Contenzioso

Licenziamento, per il giustificato motivo oggettivo non serve la crisi economica dell’azienda

Il datore di lavoro può legittimamente licenziare un dipendente per soppressione della posizione lavorativa anche se l’andamento economico della società è positivo

di Marcello Floris

Il datore di lavoro può legittimamente licenziare un dipendente per soppressione della posizione lavorativa (giustificato motivo oggettivo) anche se l’andamento economico della società è positivo. È il principio stabilito dalla Cassazione nell’ordinanza 3908/2020 pubblicata il 17 febbraio 2020.

Secondo la Corte, il licenziamento non deve essere legittimato dimostrando un trend economico negativo: il giustificato motivo oggettivo si configura quando la soppressione della posizione lavorativa consegue a un’effettiva riorganizzazione dell’impresa, che può essere decisa anche solo per diminuire i costi o incrementare la redditività. Il giudice quindi non può pretendere le prove di uno stato di crisi perché in questo modo andrebbe a sindacare la sostanza delle scelte imprenditoriali nell’organizzazione dell’ attività.

Il datore di lavoro ha presentato ricorso in Cassazione perché sia il Tribunale sia la Corte d'Appello non si erano limitati a verificare l'esistenza di un nesso causale tra la soppressione della posizione e le regioni addotte. I giudici hanno invece valutato nel merito la decisione imprenditoriale di estromettere il dipendente e ridistribuire le mansioni svolte al legale rappresentante della società ed ai venditori esterni. La Cassazione ha però chiarito che siffatta scelta imprenditoriale non è sindacabile nei suoi profili di congruità ed opportunità, in ossequio al disposto dell'art. 41 della Costituzione che sancisce la libertà dell'iniziativa economica privata. Conseguentemente la Corte ha precisato che “ai fini della legittimità del licenziamento individuale per giustificato motivo oggettivo, l'andamento economico negativo dell'azienda non costituisce un presupposto fattuale che il datore di lavoro debba necessariamente provare, essendo sufficiente che le ragioni inerenti all'attività produttiva ed all'organizzazione del lavoro, comprese quelle dirette ad una migliore efficienza gestionale ovvero ad un incremento della redditività, determinino un effettivo mutamento dell'assetto organizzativo attraverso la soppressione di un'individuata posizione lavorativa”.

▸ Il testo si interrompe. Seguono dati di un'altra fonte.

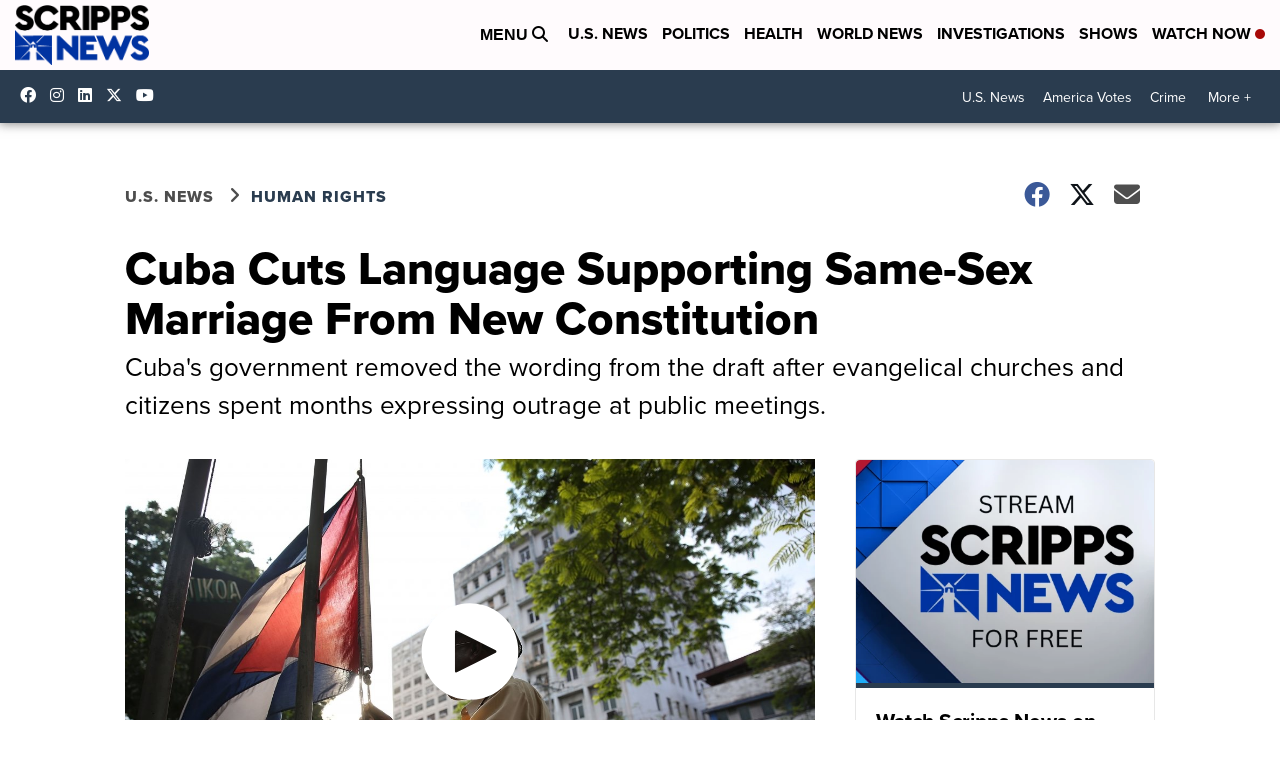

--- FILE ---
content_type: application/javascript; charset=utf-8
request_url: https://fundingchoicesmessages.google.com/f/AGSKWxWz06-mSf6YIDhn0crzxJ5y4t_HdL05X98E3lmntsje1iYNL1UVT05dkl0XCi_yzSEPTeNmhUEie0l_PF8uosqfSMPQfG6ULzmzo0lmjtF4ER2PtJuf4IHH1qDYpdAKoCT3uAYR6CPQkcmC_v0u9nXx_ADee50lATn73MvODgpaxRpR4fw-AeIS7Des/_/banneradsajax./ads/forum-/ad_mobile.-adblocker-detector//300x350.
body_size: -1288
content:
window['c3701038-44e1-43be-b0f5-80539fe4b164'] = true;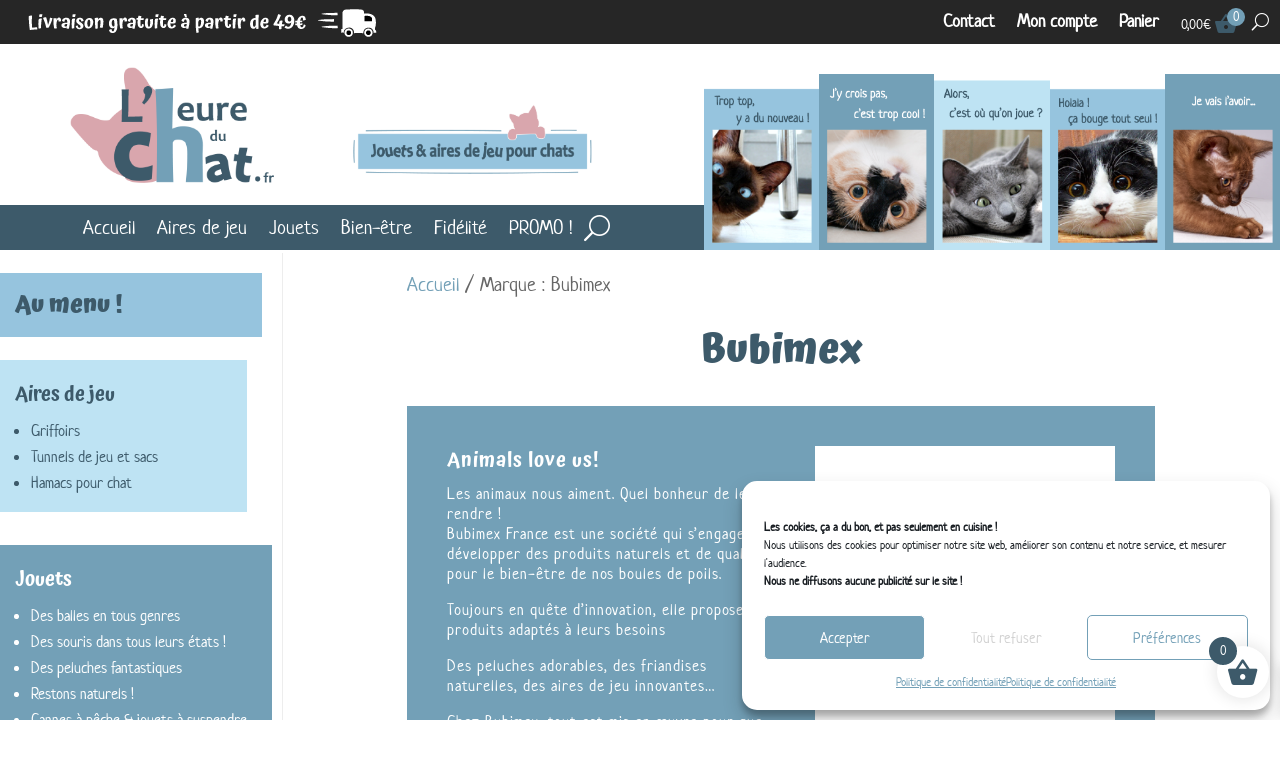

--- FILE ---
content_type: text/css
request_url: https://lheureduchat.fr/wp-content/themes/Divi-child/style.css?ver=4.0.4.1573497177
body_size: 935
content:
/*
Theme Name: Divi Child
Theme URI: http://www.elegantthemes.com/gallery/divi/
Template: Divi
Author: Elegant Themes
Author URI: http://www.elegantthemes.com
Description: Smart. Flexible. Beautiful. Divi is the most powerful theme in our collection.
Tags: responsive-layout,one-column,two-columns,three-columns,four-columns,left-sidebar,right-sidebar,custom-background,custom-colors,featured-images,full-width-template,post-formats,rtl-language-support,theme-options,threaded-comments,translation-ready
Version: 4.0.4.1573497177
Updated: 2019-11-11 19:32:57

*/

/*-- cacher le nom de l'image gallerie woocommerce --*/
.mfp-title {
	display:none;
}
.pswp__caption__center{
	display:none;
}

/*-- resolution probleme affichage header en mode tablette --*/
@media (max-width : 980px){
.et-db #et-boc .et-l .et_pb_row_6col>.et_pb_column.et_pb_column_1_6 { margin-right:0!important;}
}

/* Passer le texte de la barre search en blanc et ajouter un peu d espace à gauche */
.et_pb_menu input.et_pb_menu__search-input {color: #fff!important; padding-left: 15px;}


/* Complianz */
#cc-window.cc-floating{width:280px!important;max-width:none!important;min-width:279px!important;}/*largeur popup - */
#cmplz-document{max-width:100%;}
#cmplz-document a, #cookieconsent\:desc a, #cc-window div.cc-compliance.cc-highlight a.cc-btn.cc-save.cc-btn-no-href.cc-save-settings, #cmplz-document a:hover, #cookieconsent\:desc a:hover, #cc-window div.cc-compliance.cc-highlight a.cc-btn.cc-save.cc-btn-no-href.cc-save-settings:hover,#cc-window > div.cc-compliance.cc-highlight a.cc-btn.cc-accept-all.cc-btn-no-href:hover, #cc-window > div.cc-compliance.cc-highlight > a.cc-btn.cc-save.cc-show-settings.cc-btn-no-href:hover, #cc-window > div.cc-compliance.cc-highlight > a.cc-btn.cc-dismiss.cc-btn-no-href:hover, body > button.cc-color-override-1806628173.cc-revoke:hover{text-decoration:none;} /* virer souligné lien moche*/
#cmplz-document > p:nth-child(36) > a:nth-child(9){display:none;}/* cacher l'adresse mail utiliser@formulaire-de.contact */
#cc-window > div.cc-compliance.cc-highlight a.cc-btn.cc-accept-all.cc-btn-no-href:hover{background-color:#fff;color:#73a0b7;}/*survol "tout accepter*/
#cc-window > div.cc-compliance.cc-highlight > a.cc-btn.cc-save.cc-btn-no-href.cc-save-settings:hover, #cc-window > div.cc-compliance.cc-highlight > a.cc-btn.cc-save.cc-show-settings.cc-btn-no-href:hover, #cc-window > div.cc-compliance.cc-highlight > a.cc-btn.cc-dismiss.cc-btn-no-href:hover{color:#fff!important; background-color:#73a0b7!important;}/*survol preferences et tout refuser*/
body > button.cc-color-override-1806628173.cc-revoke{color:#fff; background-color:#73a0b7;}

Ove però il giudice accerti in concreto l'inesistenza della ragione organizzativa o produttiva il licenziamento risulterà illegittimo per mancanza di veridicità o pretestuosità della causa, ed è necessario che queste ragioni incidano in termini di causa efficiente sulla posizione del lavoratore licenziato.

Nel caso esaminato dalla Corte non era in contestazione l'effettiva soppressione della posizione del lavoratore licenziato né la sua dipendenza in diretto rapporto causale dalla riorganizzazione comunicata nel recesso. Tuttavia i giudici precedenti hanno erroneamente esteso, secondo la Corte, il loro accertamento alla verifica della necessità di fronteggiare la situazione sfavorevole di mercato e del datore di lavoro. In questo modo è stato disatteso un consolidato orientamento della Cassazione espresso da varie decisioni tra cui la n. 25201 del 7 dicembre 2016, in cui è chiarito che “esigere la sussistenza di una situazione economica sfavorevole per rendere legittimo il licenziamento per giustificato motivo oggettivo significa inserire nella fattispecie legale disegnata dall'art. 3 l. 604/1966 un elemento fattuale non previsto con una interpretazione che trasmoda inevitabilmente, nel sindacato sulla congruità e sulla opportunità della scelta imprenditoriale”. Il controllo giudiziale va invece limitato, sulla base dei principi dell'ordinamento, all'accertamento del presupposto di legittimità e non può essere esteso a valutazioni tecniche organizzative e produttive che competono al datore di lavoro.